#### Trecho do texto
Perturba-me já a paz adquirida sem o veneno salgado e avinagrado do teu ser, ontem tanto como hoje, durmo o sono leve do pesadelo amontoado. Leva-me mar dobrado pelo sufoco das noites acordadas. Esta sede de me ter mais que morto carregado. Alma que me entusiasma e traz de um poço sem fundo tão profundo raiado de luz.

 

Agora que o silêncio é um mar sem ondas,
E que nele posso navegar sem rumo,
Não respondas às urgentes
Perguntas que te fiz.
Deixa-me ser feliz
Assim,
Já tão longe de ti como de mim.

Perde-se a vida a desejá-la tanto.
Só soubemos sofrer enquanto
O nosso amor durou.
Mas o tempo passou,
Há calmaria...

Não perturbes a paz que me foi dada.
Ouvir de novo a tua voz seria
Matar a sede com água salgada...

Miguel Torga

5 sentidos

Nós temos cinco sentidos:

São dois pares e meio de asas.

- Como quereis o equilíbrio

 David Mourão-Ferreira

 

A manhã inteira, a tarde toda e a noite completa.

Mesmo depois da noite toda não deixa de explodir em mim estas palavras.

Sentidos, asas e equilíbrio.
########
### Ação pedida 1
Altere o trecho do texto começando em "Deixa-me ser feliz" e terminando em "me foi dada.", reescrevendo-o com "calmaria" trocado por "bonança".
### Ação pedida 2
Continue o trecho do texto sobre a paz, os sentidos e o amor a partir do ponto em que ele termina.
As linhas que aparecem depois deste trecho foram tiradas de outra fonte.
#### Dados fornecidos
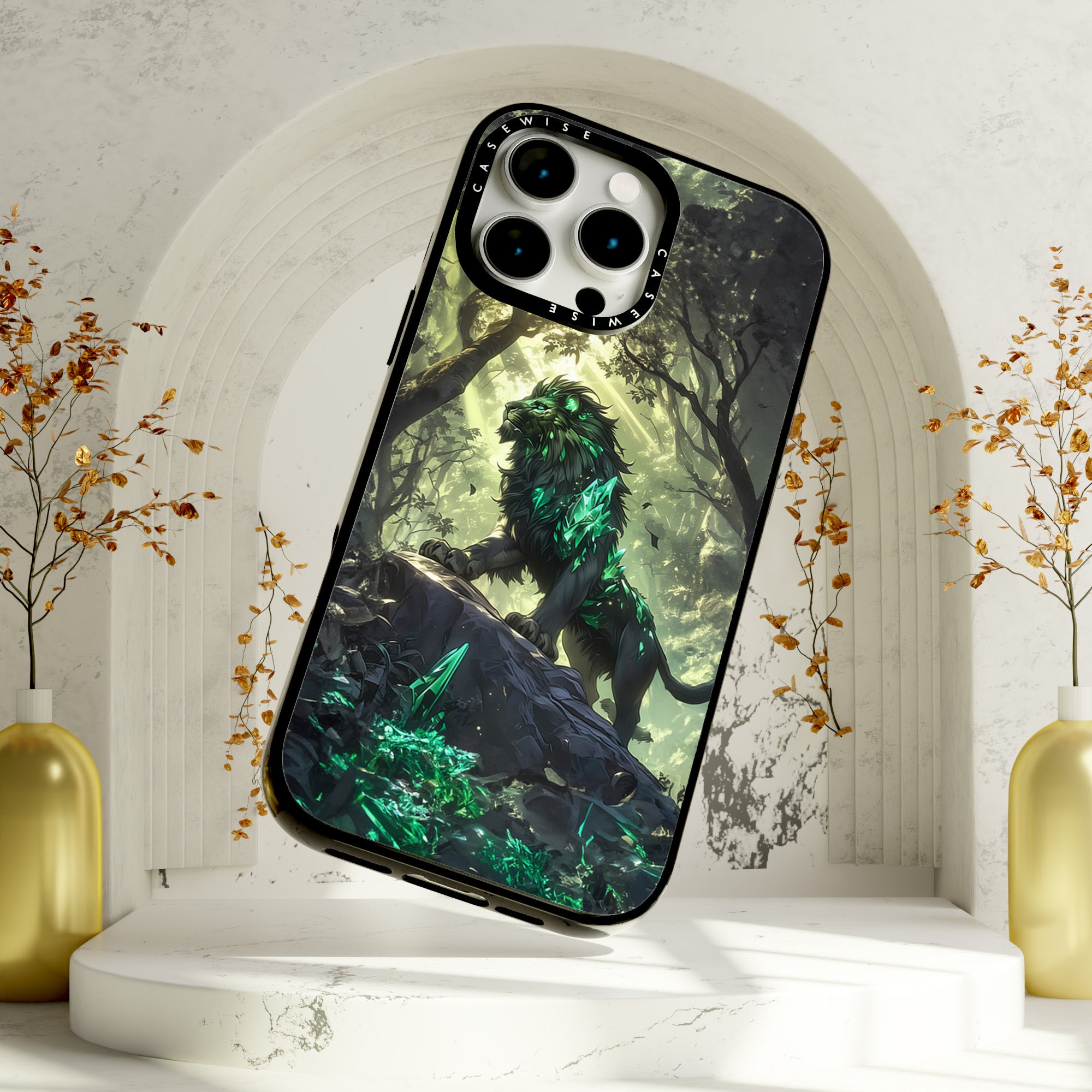 CASEWISE
CASEWISE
########
### Resposta escrita 1
Deixa-me ser feliz
Assim,
Já tão longe de ti como de mim.

Perde-se a vida a desejá-la tanto.
Só soubemos sofrer enquanto
O nosso amor durou.
Mas o tempo passou,
Há bonança...

Não perturbes a paz que me foi dada.

### Resposta escrita 2
Desequilíbrio, voar e sentir.

A complexidade explicada pela simplicidade.

Se impar desequilíbrio, se par equilíbrio.

Penso em pessoas impares e o que sinto.

Penso em pessoas par e em equilíbrio.

Equilíbrio, estabilidade, comedimento, moderação, harmonia.

Sou impar…vou ao jogo no escuro, com o que sinto, com dois pares e meio de asas.

Recolho-me

Minúsculas e apressadas, as pessoas passam umas pelas outras sem reparem que passam. Sem reparar que são pessoas. Fiquei ali sentado e deixei-me levar pelo movimento que me desassossega. Burburinho em contra luz, claridade e paixão. Versos aos milhares não param de me invadir o peito. Contorço-me de dor nas palavras que não me esvaziam. Um homem com trinta anos e poucos quilos parece-me doente, mas calmo. Duas mulheres em cochicho contorcem-se em conversas, risos gargalhados, olhares, e medem-se uma à outra quando se despedem. Percebo a falta de genuinidade da amizade feminina. É como se houvesse uma competição descrédula de sensibilidade.

 

Recolho-me.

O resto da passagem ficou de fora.